From the sounds of it, the functionality you want (know the gyro measurement at a time in the past) isn't something that the pose estimator is supposed to do- Instead, maintain a separate TimeInterpolatableBuffer<Rotation2d> with your gyro measurements.
I get it, except for the part where you said "your gyro measurements." that's not what I need, I need the rotational component of the pose. isn't that exactly the history being kept by the pose estimator? I can't use the measurement from the gyro itself, because of the offset. I could ask the pose estimator for it's pose estimate in the current time, and remember it, but that's exactly what line 186 of PoseEstimator does: add a sample with getEsiimatedPosition.
I was thinking any creating an issue with a similar title but a different use case.
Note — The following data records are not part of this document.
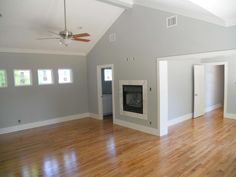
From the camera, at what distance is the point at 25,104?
233 inches

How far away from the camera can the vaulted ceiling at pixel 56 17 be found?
381 cm

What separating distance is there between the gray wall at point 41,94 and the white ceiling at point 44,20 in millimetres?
401

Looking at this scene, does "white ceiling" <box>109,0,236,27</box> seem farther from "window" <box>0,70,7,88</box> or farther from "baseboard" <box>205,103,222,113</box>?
"baseboard" <box>205,103,222,113</box>

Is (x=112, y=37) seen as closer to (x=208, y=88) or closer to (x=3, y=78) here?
(x=3, y=78)

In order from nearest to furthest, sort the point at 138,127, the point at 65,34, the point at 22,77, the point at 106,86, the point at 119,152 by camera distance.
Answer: the point at 65,34, the point at 119,152, the point at 138,127, the point at 22,77, the point at 106,86

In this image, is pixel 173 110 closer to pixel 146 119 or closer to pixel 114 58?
pixel 146 119

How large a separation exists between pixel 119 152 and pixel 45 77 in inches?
158

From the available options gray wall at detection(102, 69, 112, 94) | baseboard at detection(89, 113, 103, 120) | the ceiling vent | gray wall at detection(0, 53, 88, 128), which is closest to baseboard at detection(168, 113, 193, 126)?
baseboard at detection(89, 113, 103, 120)

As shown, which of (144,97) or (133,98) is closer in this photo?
(144,97)

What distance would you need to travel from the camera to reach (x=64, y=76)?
6848 mm

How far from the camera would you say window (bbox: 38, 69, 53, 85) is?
6.24 meters

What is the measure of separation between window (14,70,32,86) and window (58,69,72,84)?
1.06 metres

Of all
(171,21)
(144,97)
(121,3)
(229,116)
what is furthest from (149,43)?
(229,116)

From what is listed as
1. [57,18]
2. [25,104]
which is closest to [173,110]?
[57,18]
If we have a latent sensor input that we want to go from robot relative to field relative it would be nice to be able to ask "where was I 100ms ago"
Though I'm still a bit confused about the conversation about the use case mentioned (see below), I do agree that being able to sample the pose estimate at earlier timestamps would be helpful.
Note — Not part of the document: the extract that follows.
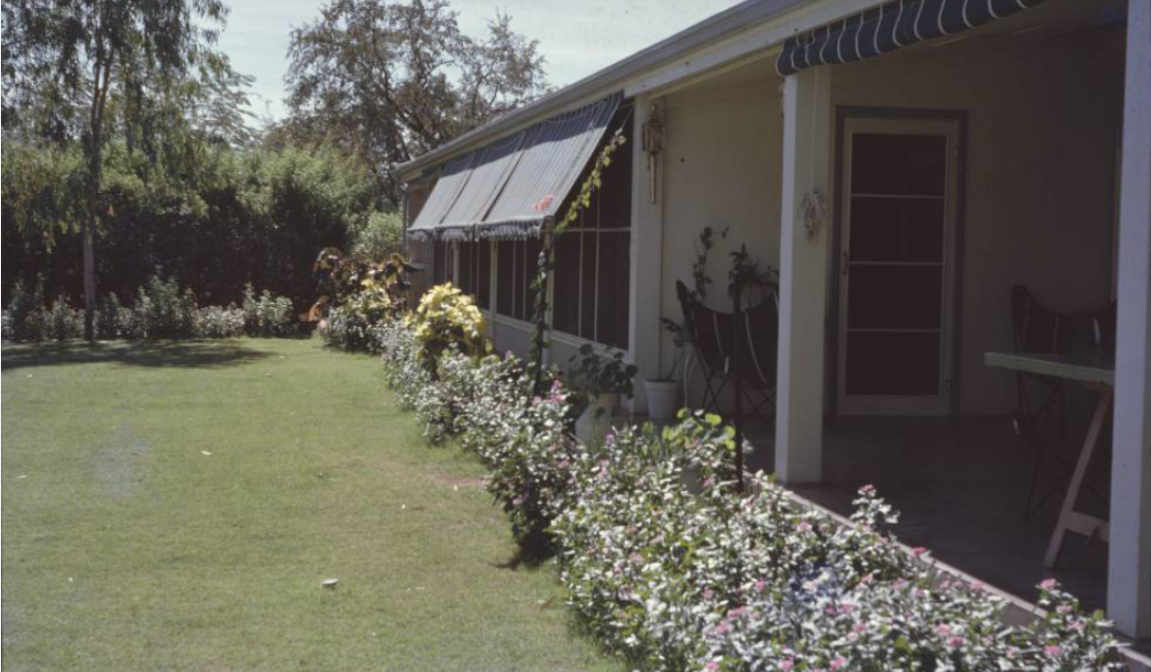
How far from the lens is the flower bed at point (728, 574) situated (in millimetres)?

The stuff I'm confused about: It sounds like the intent is to make the vision measurements have no effect on the angle of the pose estimate, in which case the angle is exactly equal to the gyro angle (since that's the only thing affecting it), so I don't get what offset is being referred to. Maybe you're talking about the offset in the odometry object that's set when calling resetPosition()? (See Odometry.java#L62 or Odometry.h#L57)
If we have a latent sensor input that we want to go from robot relative to field relative it would be nice to be able to ask "where was I 100ms ago"
As a more concrete example, a game piece detection camera can produce a robot-relative location of a piece, but with some non-negligible latency. To localize the game piece in field-relative space most accurately, it would be helpful to use the pose from when the frame was taken instead of the current pose.
Maybe you're talking about the offset in the odometry object that's set when calling
resetPosition()? (See Odometry.java#L62 or Odometry.h#L57)
Yes, that's what I was thinking of.
If we have a latent sensor input that we want to go from robot relative to field relative it would be nice to be able to ask "where was I 100ms ago"
We could address that use case directly by providing a function like public Pose2d getEstimatedPosition(double timestampSeconds), which would still enforce the invariants on the pose buffer.